(Beginning of Data records)
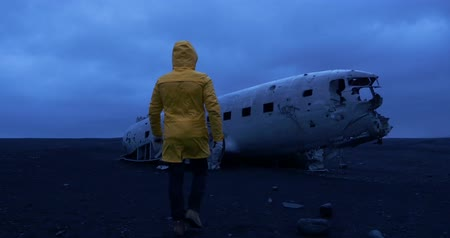 wanderlust : Man at the Solheimasandur plane wreck, Iceland Stock Footage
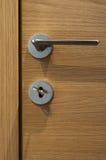 Modern, contemporary satin handle on a door. Modern, contemporary satin handle on a wooden door Stock Image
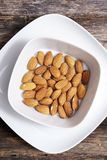 Tasty Almond in White Bowl Royalty Free Stock Image
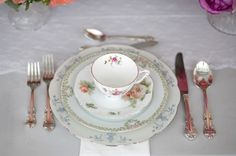 Vintage china rental company Plate provided the elegant mismatched china place settings.  We used a 4-piece setting including teacups, bread plate, salad, and dinner plates and had so much fun choosing which patterns to pair from the amazing assortment of china.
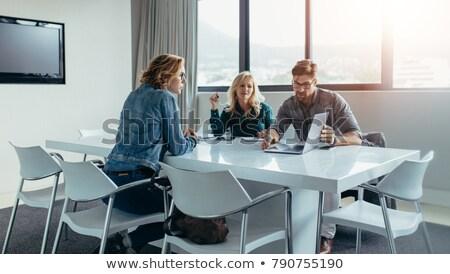Trzy osoby spotkanie biuro okno biznesmen pracy Zdjęcia stock © IS2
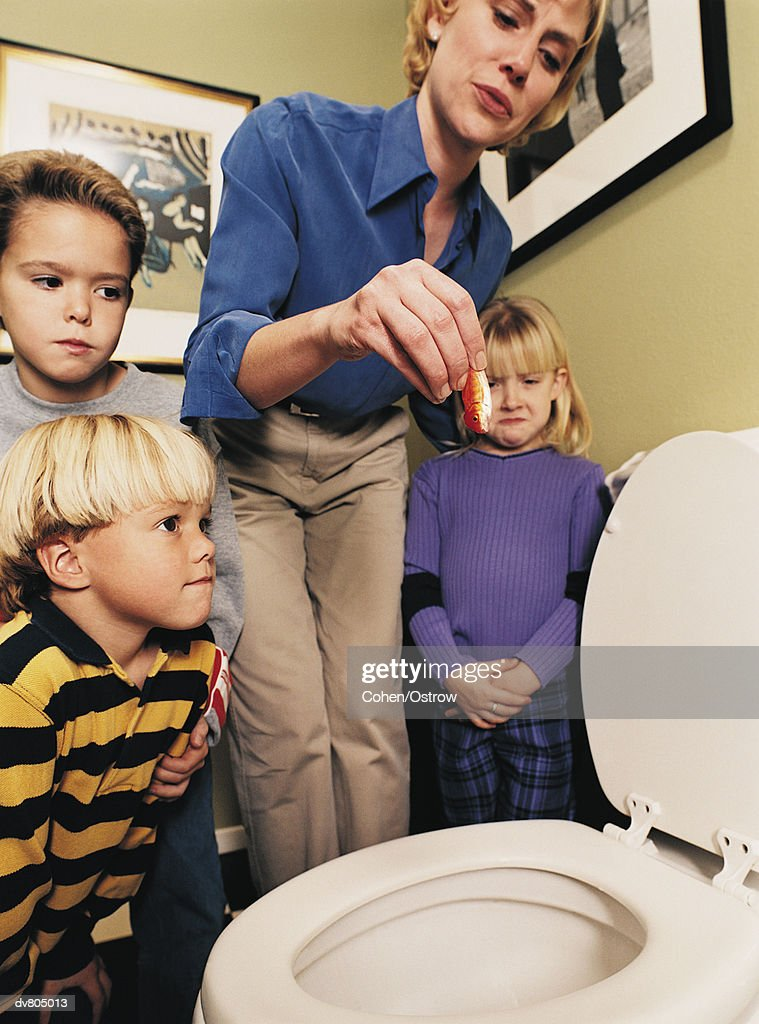 Mother Holding Dead Goldfish over Toilet as Children Watch : Stock Photo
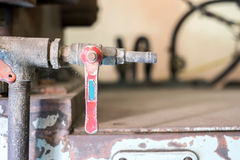 Industrial tap valve setting of old rustic machine Stock Photo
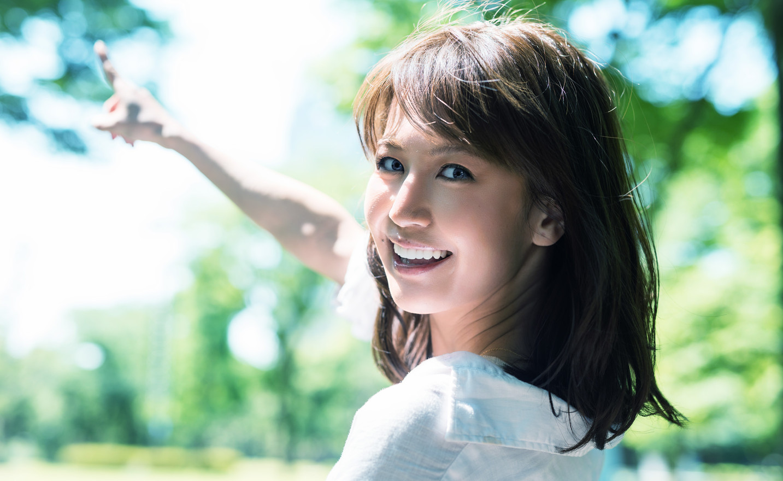 Asian girl pointing finger outwards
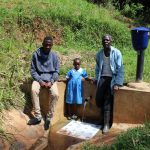 The Water Project: Jivovoli Community, Gideon Asonga Spring -  Field Officer Ian Nakitare With Samuel And Natasha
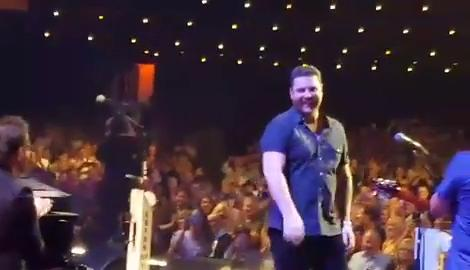Country music star Chris Young got surprise on stage at the Grand Ole Opry, when Vince Gill invited him to become a member, Aug. 29, 2018.
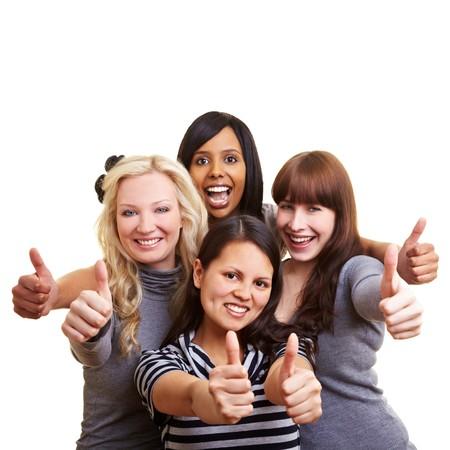 alabanza: Cuatro mujeres j�venes felices celebrando sus pulgares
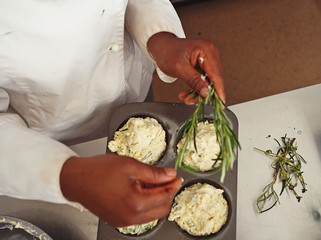 Overhead of pastry chef making rosemary herb savoury muffins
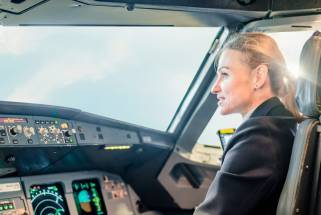 Employee story: Woman at the controls of an airplane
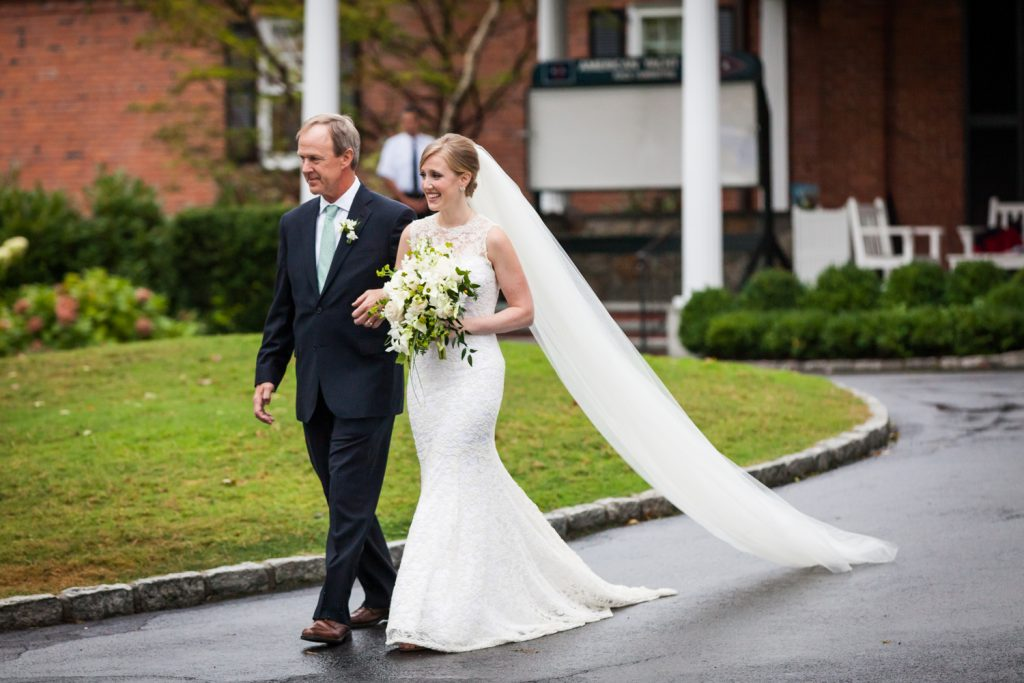 Bride and father walking to ceremony at an American Yacht Club wedding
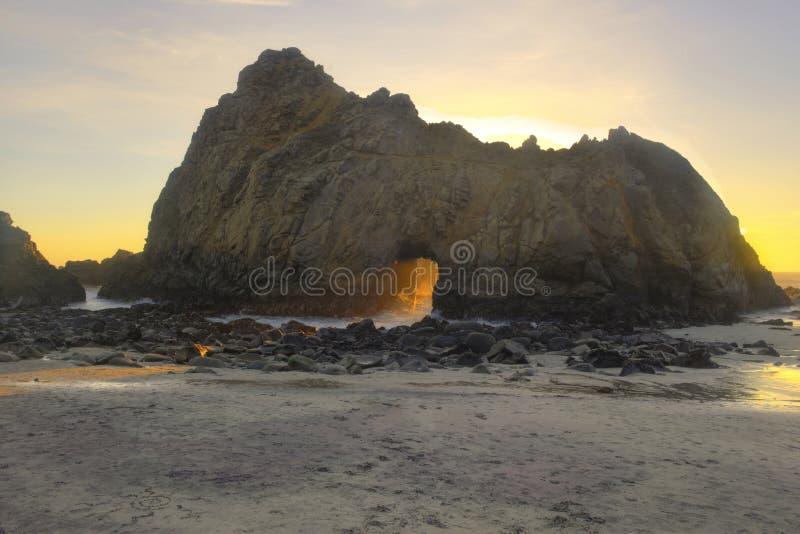 Sonnenlicht strömt durch Schlüsselloch/Trapezfehlerbogen, Pfeiffer-Strand stockfotografie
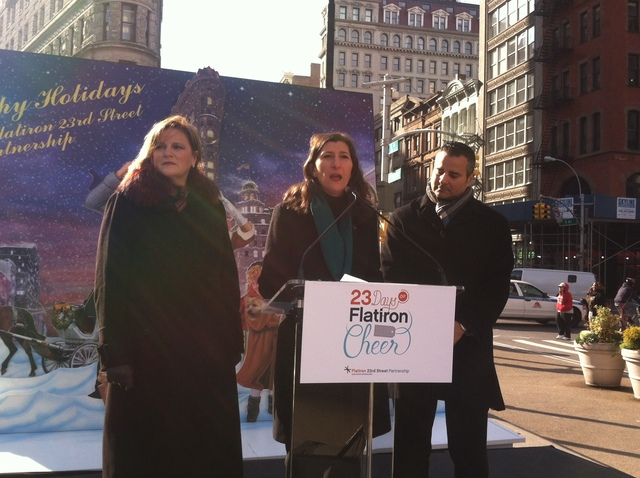 <p>Flatiron/23rd Street Partnership Executive Director Jennifer Brown, at center, talks about some of the holiday events that begin Dec. 1, 2012.</p>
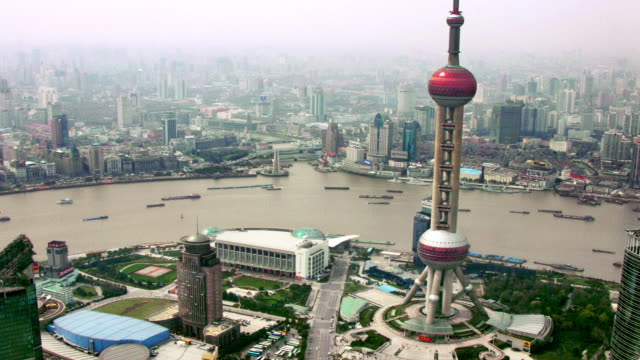 time lapse high angle barges passing oriental pearl tv tower (view from jin mao tower) / huangpu river / shanghai - pearl stock videos and b-roll footage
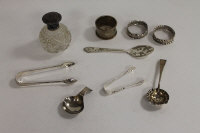 Three silver napkin rings, together with five items of silver cutlery and a silver topped bottle. (9)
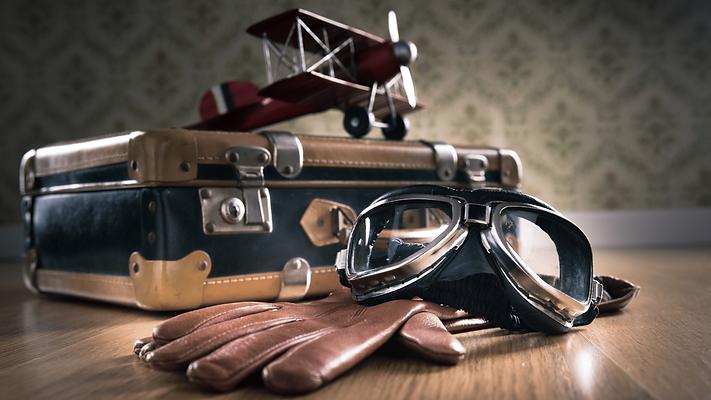 pilot googles, suitcase, travel tips tag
(End of Data records)
Where the data includes pictures, leave them out and write out everything else exactly.

 wanderlust : Man at the Solheimasandur plane wreck, Iceland Stock Footage
 Modern, contemporary satin handle on a door. Modern, contemporary satin handle on a wooden door Stock Image
 Tasty Almond in White Bowl Royalty Free Stock Image
 Vintage china rental company Plate provided the elegant mismatched china place settings.  We used a 4-piece setting including teacups, bread plate, salad, and dinner plates and had so much fun choosing which patterns to pair from the amazing assortment of china.
Trzy osoby spotkanie biuro okno biznesmen pracy Zdjęcia stock © IS2
 Mother Holding Dead Goldfish over Toilet as Children Watch : Stock Photo
 Industrial tap valve setting of old rustic machine Stock Photo
 Asian girl pointing finger outwards
 The Water Project: Jivovoli Community, Gideon Asonga Spring -  Field Officer Ian Nakitare With Samuel And Natasha
Country music star Chris Young got surprise on stage at the Grand Ole Opry, when Vince Gill invited him to become a member, Aug. 29, 2018.
 alabanza: Cuatro mujeres j�venes felices celebrando sus pulgares
 Overhead of pastry chef making rosemary herb savoury muffins
 Employee story: Woman at the controls of an airplane
 Bride and father walking to ceremony at an American Yacht Club wedding
 Sonnenlicht strömt durch Schlüsselloch/Trapezfehlerbogen, Pfeiffer-Strand stockfotografie
 <p>Flatiron/23rd Street Partnership Executive Director Jennifer Brown, at center, talks about some of the holiday events that begin Dec. 1, 2012.</p>
 time lapse high angle barges passing oriental pearl tv tower (view from jin mao tower) / huangpu river / shanghai - pearl stock videos and b-roll footage
 Three silver napkin rings, together with five items of silver cutlery and a silver topped bottle. (9)
 pilot googles, suitcase, travel tips tag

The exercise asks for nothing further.